EXERCISE OBJECTIVE |
Please write out all the entries exactly, without the pictures.

RECORDS FOR THIS EXERCISE |
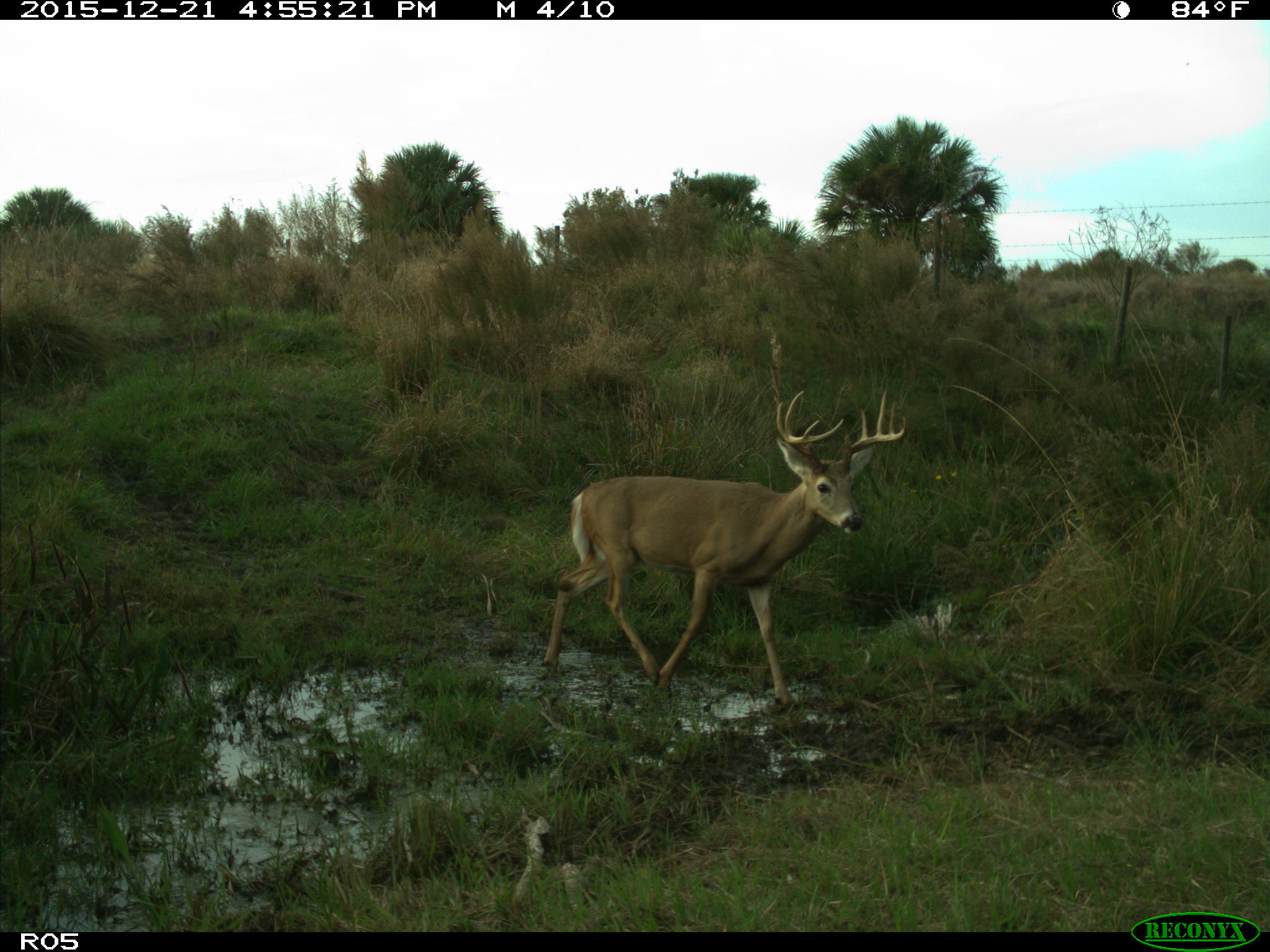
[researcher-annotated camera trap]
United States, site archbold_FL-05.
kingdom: Animalia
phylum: Chordata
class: Mammalia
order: Artiodactyla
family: Cervidae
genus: Odocoileus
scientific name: Odocoileus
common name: deer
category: unidentified deer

RESPONSE BOX |
[researcher-annotated camera trap]
United States, site archbold_FL-05.
kingdom: Animalia
phylum: Chordata
class: Mammalia
order: Artiodactyla
family: Cervidae
genus: Odocoileus
scientific name: Odocoileus
common name: deer
category: unidentified deer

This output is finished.